V. ANALYSE ET CONCLUSION

A. Droit applicable

[91]         Un contribuable doit, en vertu du sous-alinéa 56(1)a)(ii) de la LIR, inclure dans le calcul de son revenu toute somme reçue à titre d’allocation de retraite. Ce sous-alinéa prévoit ce qui suit :

56(1) Sommes à inclure dans le revenu de l’année.

Sans préjudice de la portée générale de l’article 3, sont à inclure dans le calcul du revenu d’un contribuable pour une année d’imposition :

a) Pensions, prestations d’assurance-chômage, etc. — toute somme reçue par le contribuable au cours de l’année au titre, ou en paiement intégral ou partiel :

[…]

(ii) d’une allocation de retraite, sauf s’il s’agit d’un montant versé dans le cadre d’un régime de prestations aux employés, d’une convention de retraite ou d’une entente d’échelonnement du traitement.

[92]         Au paragraphe 248(1), le législateur définit une allocation de retraite de la façon suivante :

248 (1) «allocation de retraite»  Somme, sauf une prestation de retraite ou de pension, une somme reçue en raison du décès d’un employé ou un avantage visé au sous-alinéa 6(1)a)(iv), reçue par un contribuable ou, après son décès, par une personne qui était à sa charge ou qui lui était apparentée, ou par un représentant légal du contribuable :

a) soit en reconnaissance de longs états de service du contribuable au moment où il prend sa retraite d’une charge ou d’un emploi ou par la suite;

b) soit à l’égard de la perte par le contribuable d’une charge ou d’un emploi, qu’elle ait été reçue ou non à titre de dommages ou conformément à une ordonnance ou sur jugement d’un tribunal compétent.

[Je souligne.]

[93]         Selon l’intimée, le fait de considérer le montant [confidentiel] comme une indemnité de délai-congé est conforme au paragraphe 95 du recours civil. Dans ce paragraphe, M. Abenaim demande une indemnité de délai-congé [confidentiel] pour une période de 36 mois, sur la base d’un revenu annuel [confidentiel].

[94]         En l’espèce, l’intimée fait valoir qu’un délai-congé de 36 mois est raisonnable eu égard à l’âge de M. Abenaim, qui avait 59 ans lors du congédiement, à la difficulté qu’il y avait à trouver un emploi similaire, au contrat de travail, qui autorise M. Abenaim à rester jusqu’à son décès, et au fait qu’il comptait une vingtaine d’années au service de Minolta Montréal.

[95]         L’intimée fait également valoir que je dois tenir compte du fait que M. Abenaim a signé une quittance qui qualifie le montant [confidentiel] d’allocation de retraite. Il a signé également sa déclaration de revenus dans laquelle le montant [confidentiel] est inclus dans ses revenus à titre d’allocation de retraite. De plus, la facture de Me Fournier de 81 400 $ pour les services juridiques rendus indique qu’il s’agit de frais d’avocat pour recouvrer du salaire et une indemnité de départ.
--- --- ---
CONSIGNES DE L'EXERCICE:
- 1) Énumérez tous les facteurs que l'intimée invoque, dans l'extrait, pour soutenir qu'un délai-congé de 36 mois est raisonnable.
- 2) Recopiez, s'il vous plaît, le passage de l'extrait qui va de « b) soit à l’égard » jusqu'à « d’un tribunal compétent. » inclusivement.
Les items ne servent à rien ici.

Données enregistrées
--- --- ---
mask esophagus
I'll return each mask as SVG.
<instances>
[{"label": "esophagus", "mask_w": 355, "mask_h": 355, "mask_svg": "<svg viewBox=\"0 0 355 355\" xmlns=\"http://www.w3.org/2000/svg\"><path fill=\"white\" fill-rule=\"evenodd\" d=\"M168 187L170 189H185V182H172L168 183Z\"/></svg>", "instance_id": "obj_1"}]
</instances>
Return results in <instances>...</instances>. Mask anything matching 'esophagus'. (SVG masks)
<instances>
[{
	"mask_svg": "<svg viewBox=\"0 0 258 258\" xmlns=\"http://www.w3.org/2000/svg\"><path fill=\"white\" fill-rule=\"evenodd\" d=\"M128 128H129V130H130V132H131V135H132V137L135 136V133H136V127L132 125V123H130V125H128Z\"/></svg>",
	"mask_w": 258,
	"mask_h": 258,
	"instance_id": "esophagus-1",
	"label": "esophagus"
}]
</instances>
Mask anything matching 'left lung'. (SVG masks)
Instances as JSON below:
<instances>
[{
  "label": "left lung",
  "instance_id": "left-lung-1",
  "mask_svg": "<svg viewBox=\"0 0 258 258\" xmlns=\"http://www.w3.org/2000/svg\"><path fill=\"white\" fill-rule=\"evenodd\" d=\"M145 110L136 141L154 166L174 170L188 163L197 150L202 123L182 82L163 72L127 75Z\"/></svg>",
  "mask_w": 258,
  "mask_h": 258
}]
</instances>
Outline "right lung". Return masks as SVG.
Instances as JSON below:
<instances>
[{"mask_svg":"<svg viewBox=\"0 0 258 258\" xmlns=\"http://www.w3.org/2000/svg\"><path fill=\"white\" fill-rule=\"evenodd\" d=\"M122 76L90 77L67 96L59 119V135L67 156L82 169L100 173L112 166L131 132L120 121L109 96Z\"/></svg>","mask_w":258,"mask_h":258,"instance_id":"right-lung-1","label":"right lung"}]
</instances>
--- --- ---
CORRIGÉ DES EXERCICES:
- 1)
- L'âge de M. Abenaim, qui avait 59 ans lors du congédiement
- La difficulté à trouver un emploi similaire
- Le contrat de travail, qui autorise M. Abenaim à rester jusqu'à son décès
- Le fait qu'il comptait une vingtaine d'années au service de Minolta Montréal

- 2)
b) soit à l’égard de la perte par le contribuable d’une charge ou d’un emploi, qu’elle ait été reçue ou non à titre de dommages ou conformément à une ordonnance ou sur jugement d’un tribunal compétent.